EXPLORE THE MATERIAL =
1. What are the section headings in the wellness article?
2. Give the wellness article again, beginning at the words "Casualties of the" and stopping after "all very well.", and rename "battle" to "struggle" everywhere it appears in that stretch.
3. According to the wellness article, which age group saw the largest increase in mortality rates?

DOCUMENT EXCERPT =
---
Technology was supposed to make things easier and relieve unnecessary stress. Think about all the progress we have made. No one has to hand-churn butter anymore. We are not required to hunt or gather. We have a degree of safety unmatched by any other time in history. We can learn new things just by asking a question. Our digital assistant of choice provides the answer. Learn to cook anything just by watching any of a thousand YouTube videos with free instructions, tips, and tricks. These recipes are even tailored to our favorite kitchen gadgets.

Yet for some reason, we are busier and more stressed than ever. How can that be? Kids play with powerful computers as if they were toys. We take for granted technology that not so long ago, the military would have literally killed for. Young professionals do not have it as easy as it seems. There are very good reasons why they are so focused on wellness. They are constantly being pushed to the brink in ways that are not obvious. If you want to be a part of the solution, you have to understand the problem. Here are a few reasons wellness is more than a passing fad:

Greater Competition

There was a time when a person could graduate from high school and jump right into a good job that would quickly become a successful career. One could start in the mail room and work their way up through the company. There were jobs aplenty for everyone who was willing to put in the work. Some people from previous generations are convinced that anyone who does not have a good job is just lazy. That is far from the case.

Today, a high school diploma doesn’t get you in the door. You need a minimum 4-year degree. If you want to differentiate yourself in the psychology field, look into a PhD in Clinical Psychology to get started. The good news is that a terminal degree in your chosen field is more accessible than it used to be. You can pursue a degree in person or online. Many online universities provide greater flexibility when it comes to attending classes. 

The competitive environment is pushing all of us to attain a lot more education before we can get life started. While that is ultimately a good thing, one cannot exactly buy a house fresh out of high school. More competition for middle-class and white collar jobs means more work and more stress.

Decreasing Life Expectancy

Wellness trends in 2021 show that young people are concerned about their health. Is there truth behind this concern? According to the data, there is. Even before the pandemic, US life expectancy was on the decline. CNN reports the following:

Of all age groups, adults 25 to 64 years old saw the largest increase in mortality rates – 6% – according to the study, published Tuesday in the medical journal JAMA.

We are seeing increases in suicide, obesity, and substance abuse among that crucial 25 – 64 age group. This suggests that life is getting harder, faster, and for more people. There are two key factors that might be driving the change:

  1. Hard work and dedication do not exactly pay off like they use to.
  2. Traditional social structures are collapsing and people are feeling more alone, as if no one has their back.

These are the types of things that can contribute to a greater sense of desperation, which in turn, leads to self-destructive behavior. A renewed focus on personal wellness is necessary for survival.

Casualties of the Culture Wars

The culture war is real. Everything feels like a conflict. Younger people are less religious, more eco-sensitive, accepting of minorities, gender fluidity, and they have a more global, less patriotic mindset. It is all a fierce battle. Even the wins are costly and the battle seems to never end. It is so much harder to focus on running your small business in a climate where everything you believe in is under fire. In this environment, a renewed focus on wellness makes perfect sense. 

Wellness is not just a buzzword or trend. It is a necessity brought on by the reality of greater competition, lower life expectancy, and social unrest. A greater focus on personal wellness will serve us all very well.
---
INFORMATION PROVIDED =
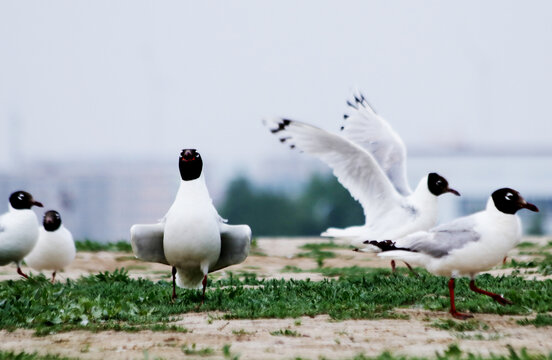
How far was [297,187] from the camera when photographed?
178m

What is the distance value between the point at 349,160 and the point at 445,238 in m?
3.78

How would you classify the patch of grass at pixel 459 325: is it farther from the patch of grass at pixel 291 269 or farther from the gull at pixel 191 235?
the patch of grass at pixel 291 269

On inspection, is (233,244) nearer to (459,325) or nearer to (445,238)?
(445,238)

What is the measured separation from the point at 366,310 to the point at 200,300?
5.40 feet

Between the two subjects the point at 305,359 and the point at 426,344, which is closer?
the point at 305,359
---
YOUR WRITTEN ANSWERS =
1.
Greater Competition
Decreasing Life Expectancy
Casualties of the Culture Wars

2.
Casualties of the Culture Wars

The culture war is real. Everything feels like a conflict. Younger people are less religious, more eco-sensitive, accepting of minorities, gender fluidity, and they have a more global, less patriotic mindset. It is all a fierce struggle. Even the wins are costly and the struggle seems to never end. It is so much harder to focus on running your small business in a climate where everything you believe in is under fire. In this environment, a renewed focus on wellness makes perfect sense. 

Wellness is not just a buzzword or trend. It is a necessity brought on by the reality of greater competition, lower life expectancy, and social unrest. A greater focus on personal wellness will serve us all very well.

3. Adults 25 to 64 years old, with a 6% increase.